| Task to complete |
Every line in the entries where "visible" is found should be copied.

(Exercise data begins)

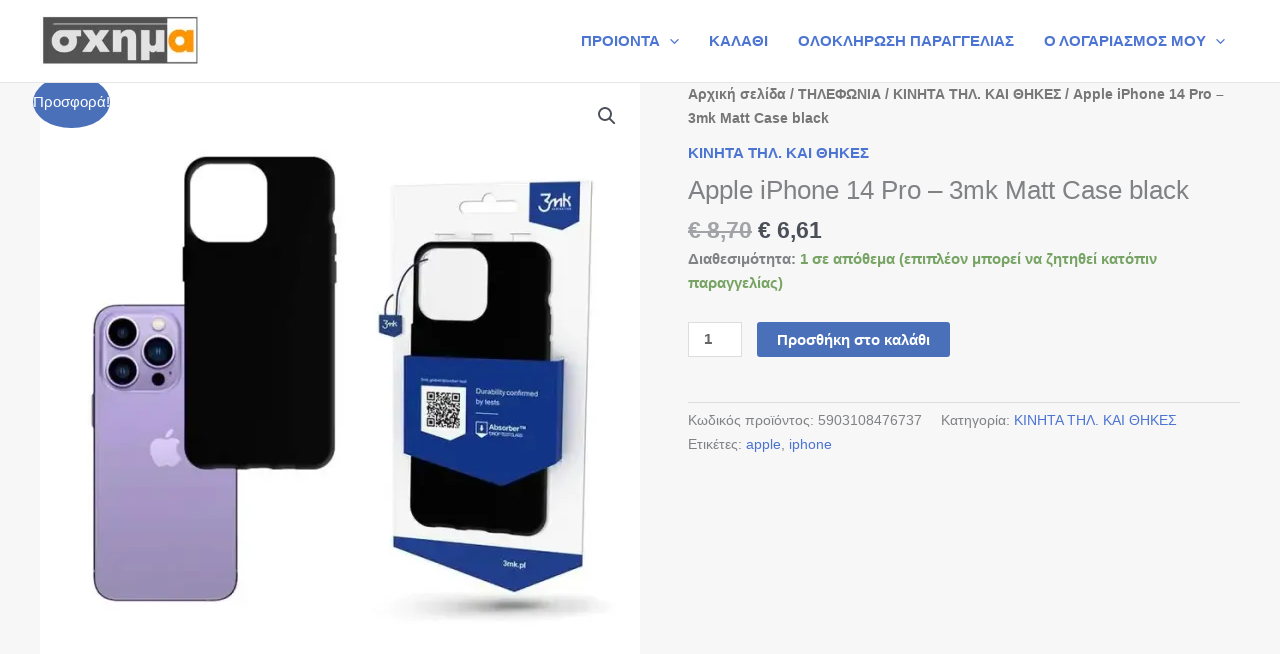

--- FILE ---
content_type: text/html; charset=utf-8
request_url: https://www.google.com/recaptcha/api2/aframe
body_size: 266
content:
<!DOCTYPE HTML><html><head><meta http-equiv="content-type" content="text/html; charset=UTF-8"></head><body><script nonce="dSR11yai9oHte5Y_GDYz-w">/** Anti-fraud and anti-abuse applications only. See google.com/recaptcha */ try{var clients={'sodar':'https://pagead2.googlesyndication.com/pagead/sodar?'};window.addEventListener("message",function(a){try{if(a.source===window.parent){var b=JSON.parse(a.data);var c=clients[b['id']];if(c){var d=document.createElement('img');d.src=c+b['params']+'&rc='+(localStorage.getItem("rc::a")?sessionStorage.getItem("rc::b"):"");window.document.body.appendChild(d);sessionStorage.setItem("rc::e",parseInt(sessionStorage.getItem("rc::e")||0)+1);localStorage.setItem("rc::h",'1762416543154');}}}catch(b){}});window.parent.postMessage("_grecaptcha_ready", "*");}catch(b){}</script></body></html>

--- FILE ---
content_type: text/css
request_url: https://sxoima.gr/wp-content/uploads/elementor/css/post-1098.css?ver=1762305163
body_size: 561
content:
.elementor-widget-image .widget-image-caption{color:var( --e-global-color-text );font-family:var( --e-global-typography-text-font-family ), Sans-serif;font-weight:var( --e-global-typography-text-font-weight );}.elementor-1098 .elementor-element.elementor-element-6157b19b:not(.elementor-motion-effects-element-type-background) > .elementor-widget-wrap, .elementor-1098 .elementor-element.elementor-element-6157b19b > .elementor-widget-wrap > .elementor-motion-effects-container > .elementor-motion-effects-layer{background-color:#FFFFFF;background-image:url("https://i0.wp.com/sxoima.gr/wp-content/uploads/2021/10/SHAPES-3.jpg?fit=573%2C261&ssl=1");}.elementor-1098 .elementor-element.elementor-element-6157b19b > .elementor-element-populated{transition:background 0.3s, border 0.3s, border-radius 0.3s, box-shadow 0.3s;}.elementor-1098 .elementor-element.elementor-element-6157b19b > .elementor-element-populated > .elementor-background-overlay{transition:background 0.3s, border-radius 0.3s, opacity 0.3s;}.elementor-widget-text-editor{font-family:var( --e-global-typography-text-font-family ), Sans-serif;font-weight:var( --e-global-typography-text-font-weight );color:var( --e-global-color-text );}.elementor-widget-text-editor.elementor-drop-cap-view-stacked .elementor-drop-cap{background-color:var( --e-global-color-primary );}.elementor-widget-text-editor.elementor-drop-cap-view-framed .elementor-drop-cap, .elementor-widget-text-editor.elementor-drop-cap-view-default .elementor-drop-cap{color:var( --e-global-color-primary );border-color:var( --e-global-color-primary );}.elementor-1098 .elementor-element.elementor-global-927 .elementor-repeater-item-757b1a7.elementor-social-icon{background-color:#02010100;}.elementor-1098 .elementor-element.elementor-global-927 .elementor-repeater-item-d826cb2.elementor-social-icon{background-color:#B37B7B00;}.elementor-1098 .elementor-element.elementor-global-927 .elementor-repeater-item-c233005.elementor-social-icon{background-color:#02010100;}.elementor-1098 .elementor-element.elementor-global-927{--grid-template-columns:repeat(0, auto);--grid-column-gap:5px;--grid-row-gap:0px;}.elementor-1098 .elementor-element.elementor-global-927 .elementor-widget-container{text-align:left;}.elementor-1098 .elementor-element.elementor-global-927 .elementor-social-icon{background-color:#02010100;}.elementor-1098 .elementor-element.elementor-element-27f46a1{text-align:left;}.elementor-1098 .elementor-element.elementor-element-7d366689:not(.elementor-motion-effects-element-type-background) > .elementor-widget-wrap, .elementor-1098 .elementor-element.elementor-element-7d366689 > .elementor-widget-wrap > .elementor-motion-effects-container > .elementor-motion-effects-layer{background-color:#5E6B7400;background-image:url("https://i0.wp.com/sxoima.gr/wp-content/uploads/2021/10/SHAPES-3.jpg?fit=573%2C261&ssl=1");}.elementor-1098 .elementor-element.elementor-element-7d366689 > .elementor-element-populated{transition:background 0.3s, border 0.3s, border-radius 0.3s, box-shadow 0.3s;}.elementor-1098 .elementor-element.elementor-element-7d366689 > .elementor-element-populated > .elementor-background-overlay{transition:background 0.3s, border-radius 0.3s, opacity 0.3s;}.elementor-1098 .elementor-element.elementor-element-ce77d56 img{width:100%;max-width:100%;height:78px;object-fit:contain;object-position:center center;}@media(min-width:768px){.elementor-1098 .elementor-element.elementor-element-ce1d554{width:46.701%;}.elementor-1098 .elementor-element.elementor-element-005817b{width:53.299%;}}

--- FILE ---
content_type: application/javascript
request_url: https://sxoima.gr/wp-content/plugins/tbicreditgr/js/tbicredit.js?ver=1.0.0
body_size: 56
content:
	function tbigrChangeContainer(){
		var tbigr_label_container = document.getElementsByClassName("tbigr-label-container")[0];
		if (tbigr_label_container.style.visibility == 'visible'){
			tbigr_label_container.style.visibility = 'hidden';
			tbigr_label_container.style.opacity = 0;
			tbigr_label_container.style.transition = 'visibility 0s, opacity 0.5s ease';				
		}else{
			tbigr_label_container.style.visibility = 'visible';
			tbigr_label_container.style.opacity = 1;			
		}
	}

(Exercise data ends)

| Answer to the problem |
		if (tbigr_label_container.style.visibility == 'visible'){
			tbigr_label_container.style.visibility = 'visible';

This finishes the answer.